Texto fornecido:
^^^^^^^^

Monza foi inaugurado em 3 de setembro de 1922, após uma construção concluída em apenas três meses com mais de 3.000 trabalhadores. O circuito foi o terceiro autódromo do mundo erguido especificamente para corridas, depois de Brooklands e do Indianapolis Motor Speedway, e recebeu o Grande Prêmio da Itália já no ano seguinte à abertura.
Trecho de concreto entrou no circuito em 1954
A curva inclinada de concreto foi adicionada ao traçado em 1954. Com inclinação de até 80%, o trecho recebeu a Fórmula 1 em quatro oportunidades e hoje é considerado impraticável para a categoria moderna.
Uma das passagens mais marcantes da F1 pelo trecho veio em 1955, quando Juan Manuel Fangio venceu em Monza e conquistou seu terceiro título mundial. A combinação de velocidade e inclinação, porém, também transformou a curva em um dos pontos mais controversos do circuito.

^^^^^^^^

Dados de entrada:
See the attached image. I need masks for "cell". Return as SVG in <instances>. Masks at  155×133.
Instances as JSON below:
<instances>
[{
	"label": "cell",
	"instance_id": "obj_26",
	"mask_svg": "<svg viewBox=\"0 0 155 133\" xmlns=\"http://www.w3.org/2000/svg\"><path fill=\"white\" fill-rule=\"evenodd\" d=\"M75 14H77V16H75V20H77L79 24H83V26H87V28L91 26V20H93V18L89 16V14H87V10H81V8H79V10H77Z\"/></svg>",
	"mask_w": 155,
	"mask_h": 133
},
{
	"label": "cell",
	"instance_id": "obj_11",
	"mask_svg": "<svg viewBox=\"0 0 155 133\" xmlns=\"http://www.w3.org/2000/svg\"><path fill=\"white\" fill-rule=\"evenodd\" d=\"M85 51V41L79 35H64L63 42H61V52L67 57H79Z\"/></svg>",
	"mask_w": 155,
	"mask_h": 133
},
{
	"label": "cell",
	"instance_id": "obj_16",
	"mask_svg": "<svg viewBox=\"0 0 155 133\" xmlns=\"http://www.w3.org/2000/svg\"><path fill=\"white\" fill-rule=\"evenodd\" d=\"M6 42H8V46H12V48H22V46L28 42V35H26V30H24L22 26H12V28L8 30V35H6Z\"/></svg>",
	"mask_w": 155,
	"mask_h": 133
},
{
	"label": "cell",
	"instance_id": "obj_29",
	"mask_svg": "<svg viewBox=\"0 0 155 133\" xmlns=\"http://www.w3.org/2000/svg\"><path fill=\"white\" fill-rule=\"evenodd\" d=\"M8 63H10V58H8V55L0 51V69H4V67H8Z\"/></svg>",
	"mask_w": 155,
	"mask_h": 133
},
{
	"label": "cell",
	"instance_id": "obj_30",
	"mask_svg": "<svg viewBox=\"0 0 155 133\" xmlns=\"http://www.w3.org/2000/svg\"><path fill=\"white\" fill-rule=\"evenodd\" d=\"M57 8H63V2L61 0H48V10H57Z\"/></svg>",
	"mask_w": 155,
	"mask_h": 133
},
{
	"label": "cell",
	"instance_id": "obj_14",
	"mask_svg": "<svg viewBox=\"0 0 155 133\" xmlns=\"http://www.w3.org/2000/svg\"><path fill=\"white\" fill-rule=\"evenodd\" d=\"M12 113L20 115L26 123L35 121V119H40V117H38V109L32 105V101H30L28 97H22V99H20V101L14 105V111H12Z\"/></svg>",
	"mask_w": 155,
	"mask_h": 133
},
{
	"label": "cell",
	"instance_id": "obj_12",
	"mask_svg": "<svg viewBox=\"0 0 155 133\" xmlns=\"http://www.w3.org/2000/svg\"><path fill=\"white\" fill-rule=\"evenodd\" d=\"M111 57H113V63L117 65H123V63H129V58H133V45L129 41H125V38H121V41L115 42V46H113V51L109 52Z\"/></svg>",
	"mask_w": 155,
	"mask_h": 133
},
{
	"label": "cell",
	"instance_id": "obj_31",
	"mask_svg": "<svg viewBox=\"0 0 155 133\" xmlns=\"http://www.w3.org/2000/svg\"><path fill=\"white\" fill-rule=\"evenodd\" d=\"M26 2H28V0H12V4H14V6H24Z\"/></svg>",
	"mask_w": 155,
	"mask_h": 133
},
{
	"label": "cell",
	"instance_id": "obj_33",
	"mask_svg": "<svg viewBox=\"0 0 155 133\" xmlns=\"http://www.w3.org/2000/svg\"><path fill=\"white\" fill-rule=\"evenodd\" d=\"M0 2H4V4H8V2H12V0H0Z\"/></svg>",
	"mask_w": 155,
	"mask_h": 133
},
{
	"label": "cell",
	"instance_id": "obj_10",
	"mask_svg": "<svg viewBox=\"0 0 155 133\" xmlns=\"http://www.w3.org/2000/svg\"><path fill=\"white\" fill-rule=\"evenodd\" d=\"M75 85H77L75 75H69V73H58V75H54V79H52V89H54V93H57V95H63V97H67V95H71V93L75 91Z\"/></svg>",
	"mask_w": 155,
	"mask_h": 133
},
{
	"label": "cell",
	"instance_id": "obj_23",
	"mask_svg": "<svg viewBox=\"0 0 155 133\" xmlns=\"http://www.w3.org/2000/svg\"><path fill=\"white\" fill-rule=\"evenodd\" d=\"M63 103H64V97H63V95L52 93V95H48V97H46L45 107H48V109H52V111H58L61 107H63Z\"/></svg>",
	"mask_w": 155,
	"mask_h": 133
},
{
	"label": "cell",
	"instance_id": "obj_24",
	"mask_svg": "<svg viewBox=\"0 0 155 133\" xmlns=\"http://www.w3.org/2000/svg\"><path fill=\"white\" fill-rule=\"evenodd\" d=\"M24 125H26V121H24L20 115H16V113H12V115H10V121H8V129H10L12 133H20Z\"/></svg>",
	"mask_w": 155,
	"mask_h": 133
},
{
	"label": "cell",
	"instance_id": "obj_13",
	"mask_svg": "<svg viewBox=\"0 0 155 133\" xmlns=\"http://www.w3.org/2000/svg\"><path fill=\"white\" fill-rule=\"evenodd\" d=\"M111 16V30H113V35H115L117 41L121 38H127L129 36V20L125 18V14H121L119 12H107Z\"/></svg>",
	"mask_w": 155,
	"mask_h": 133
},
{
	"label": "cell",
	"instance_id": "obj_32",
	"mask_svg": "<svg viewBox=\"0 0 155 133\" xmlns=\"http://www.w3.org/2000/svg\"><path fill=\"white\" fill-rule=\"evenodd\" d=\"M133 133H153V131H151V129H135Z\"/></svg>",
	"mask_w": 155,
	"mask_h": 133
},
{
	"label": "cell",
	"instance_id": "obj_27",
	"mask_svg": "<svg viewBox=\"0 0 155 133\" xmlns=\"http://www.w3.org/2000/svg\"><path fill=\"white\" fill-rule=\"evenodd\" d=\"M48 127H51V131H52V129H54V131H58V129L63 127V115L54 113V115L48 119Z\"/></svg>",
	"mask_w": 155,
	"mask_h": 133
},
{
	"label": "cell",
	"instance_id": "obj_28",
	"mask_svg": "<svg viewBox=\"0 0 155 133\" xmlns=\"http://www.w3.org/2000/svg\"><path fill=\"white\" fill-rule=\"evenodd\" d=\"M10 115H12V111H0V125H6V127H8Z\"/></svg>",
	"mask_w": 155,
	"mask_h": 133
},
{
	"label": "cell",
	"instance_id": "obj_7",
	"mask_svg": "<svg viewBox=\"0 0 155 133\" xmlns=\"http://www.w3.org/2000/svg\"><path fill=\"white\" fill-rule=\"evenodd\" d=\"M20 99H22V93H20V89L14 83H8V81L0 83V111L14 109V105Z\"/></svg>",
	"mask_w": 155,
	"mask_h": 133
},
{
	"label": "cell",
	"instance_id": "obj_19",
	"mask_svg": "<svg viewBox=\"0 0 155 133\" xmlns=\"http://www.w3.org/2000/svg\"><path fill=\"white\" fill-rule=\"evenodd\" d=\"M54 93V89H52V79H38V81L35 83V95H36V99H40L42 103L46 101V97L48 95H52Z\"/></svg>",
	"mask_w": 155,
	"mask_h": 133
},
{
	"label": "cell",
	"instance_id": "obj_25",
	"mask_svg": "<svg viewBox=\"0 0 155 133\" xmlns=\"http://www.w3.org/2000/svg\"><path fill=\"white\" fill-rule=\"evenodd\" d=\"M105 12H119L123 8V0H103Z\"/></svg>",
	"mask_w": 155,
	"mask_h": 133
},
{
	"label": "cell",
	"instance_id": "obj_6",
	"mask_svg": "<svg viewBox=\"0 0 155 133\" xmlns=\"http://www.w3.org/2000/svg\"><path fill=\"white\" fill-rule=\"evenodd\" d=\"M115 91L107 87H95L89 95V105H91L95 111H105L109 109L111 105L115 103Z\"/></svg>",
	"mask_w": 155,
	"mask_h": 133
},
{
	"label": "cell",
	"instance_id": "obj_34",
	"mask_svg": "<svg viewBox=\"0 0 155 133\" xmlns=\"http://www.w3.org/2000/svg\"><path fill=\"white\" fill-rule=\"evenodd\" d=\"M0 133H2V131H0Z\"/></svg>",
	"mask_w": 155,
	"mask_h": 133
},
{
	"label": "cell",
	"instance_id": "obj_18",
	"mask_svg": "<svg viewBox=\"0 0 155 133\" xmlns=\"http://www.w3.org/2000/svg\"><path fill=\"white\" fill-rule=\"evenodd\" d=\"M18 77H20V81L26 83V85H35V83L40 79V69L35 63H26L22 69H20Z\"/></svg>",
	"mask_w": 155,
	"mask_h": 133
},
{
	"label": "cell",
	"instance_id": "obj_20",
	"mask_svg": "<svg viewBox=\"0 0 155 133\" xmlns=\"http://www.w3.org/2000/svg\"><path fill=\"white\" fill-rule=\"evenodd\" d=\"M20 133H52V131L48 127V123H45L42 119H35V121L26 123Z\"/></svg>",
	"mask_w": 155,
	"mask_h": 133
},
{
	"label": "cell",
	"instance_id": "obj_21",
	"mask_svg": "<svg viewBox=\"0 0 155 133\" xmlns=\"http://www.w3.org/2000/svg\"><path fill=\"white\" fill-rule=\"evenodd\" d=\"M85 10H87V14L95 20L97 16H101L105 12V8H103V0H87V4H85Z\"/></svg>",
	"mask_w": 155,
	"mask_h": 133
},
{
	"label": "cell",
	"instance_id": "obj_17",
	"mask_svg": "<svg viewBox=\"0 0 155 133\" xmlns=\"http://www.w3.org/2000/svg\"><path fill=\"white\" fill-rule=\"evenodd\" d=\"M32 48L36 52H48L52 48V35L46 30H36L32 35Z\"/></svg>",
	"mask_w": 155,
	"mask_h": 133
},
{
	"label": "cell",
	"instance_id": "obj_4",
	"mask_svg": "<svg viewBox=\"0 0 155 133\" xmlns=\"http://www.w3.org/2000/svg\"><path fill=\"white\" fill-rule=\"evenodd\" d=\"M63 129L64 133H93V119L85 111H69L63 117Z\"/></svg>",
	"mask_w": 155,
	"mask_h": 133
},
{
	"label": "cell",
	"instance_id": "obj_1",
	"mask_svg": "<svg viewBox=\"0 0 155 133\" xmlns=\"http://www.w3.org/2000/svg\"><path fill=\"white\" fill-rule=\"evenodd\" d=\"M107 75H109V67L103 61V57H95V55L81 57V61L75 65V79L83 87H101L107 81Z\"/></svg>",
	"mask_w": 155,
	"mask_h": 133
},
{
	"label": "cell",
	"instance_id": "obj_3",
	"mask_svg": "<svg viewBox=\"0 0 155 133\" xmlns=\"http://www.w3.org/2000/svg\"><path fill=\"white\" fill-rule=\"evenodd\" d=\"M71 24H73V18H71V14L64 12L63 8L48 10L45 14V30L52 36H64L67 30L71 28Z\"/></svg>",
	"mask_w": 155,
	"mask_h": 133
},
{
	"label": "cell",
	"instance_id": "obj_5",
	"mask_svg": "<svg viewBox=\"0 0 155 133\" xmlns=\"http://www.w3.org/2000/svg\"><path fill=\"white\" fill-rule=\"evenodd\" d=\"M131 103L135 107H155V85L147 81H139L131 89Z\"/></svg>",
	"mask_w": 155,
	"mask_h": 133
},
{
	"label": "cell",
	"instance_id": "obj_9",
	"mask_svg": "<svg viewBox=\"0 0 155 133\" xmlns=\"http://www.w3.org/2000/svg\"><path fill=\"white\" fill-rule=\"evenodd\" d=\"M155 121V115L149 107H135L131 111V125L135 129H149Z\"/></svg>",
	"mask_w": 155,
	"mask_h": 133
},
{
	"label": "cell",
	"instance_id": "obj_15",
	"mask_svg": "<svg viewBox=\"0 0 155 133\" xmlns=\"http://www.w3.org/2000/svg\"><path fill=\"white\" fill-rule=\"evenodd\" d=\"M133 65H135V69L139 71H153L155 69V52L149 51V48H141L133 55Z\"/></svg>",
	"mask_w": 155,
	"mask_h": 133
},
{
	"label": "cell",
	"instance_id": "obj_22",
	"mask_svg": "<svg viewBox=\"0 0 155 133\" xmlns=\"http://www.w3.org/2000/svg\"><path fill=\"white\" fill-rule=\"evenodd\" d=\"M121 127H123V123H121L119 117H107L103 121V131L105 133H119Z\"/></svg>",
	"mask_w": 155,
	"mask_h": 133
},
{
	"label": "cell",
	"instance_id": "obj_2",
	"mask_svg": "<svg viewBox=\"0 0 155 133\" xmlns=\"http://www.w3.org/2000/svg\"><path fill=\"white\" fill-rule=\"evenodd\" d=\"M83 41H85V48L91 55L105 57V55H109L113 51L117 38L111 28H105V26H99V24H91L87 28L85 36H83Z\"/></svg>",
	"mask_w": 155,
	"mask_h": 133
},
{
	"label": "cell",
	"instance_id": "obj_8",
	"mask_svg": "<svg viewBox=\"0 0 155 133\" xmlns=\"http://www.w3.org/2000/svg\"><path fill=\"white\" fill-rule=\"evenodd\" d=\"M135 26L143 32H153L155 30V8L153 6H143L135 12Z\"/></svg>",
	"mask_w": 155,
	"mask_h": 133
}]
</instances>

^^^^^^^^

Objetivo da tarefa: Indique se cada afirmação concorda com o texto sobre o autódromo de Monza. Responda sim ou não e cite literalmente as palavras do texto que decidem a questão. (a) Monza foi inaugurado em 1922, após uma construção de três meses. (b) Monza foi o primeiro autódromo do mundo construído especificamente para corridas. (c) A curva inclinada de concreto recebeu a Fórmula 1 em cinco oportunidades. Utilize exclusivamente as informações contidas no texto.

Resposta:
(a) Sim: "Monza foi inaugurado em 3 de setembro de 1922, após uma construção concluída em apenas três meses".
(b) Não: "O circuito foi o terceiro autódromo do mundo erguido especificamente para corridas".
(c) Não: "o trecho recebeu a Fórmula 1 em quatro oportunidades".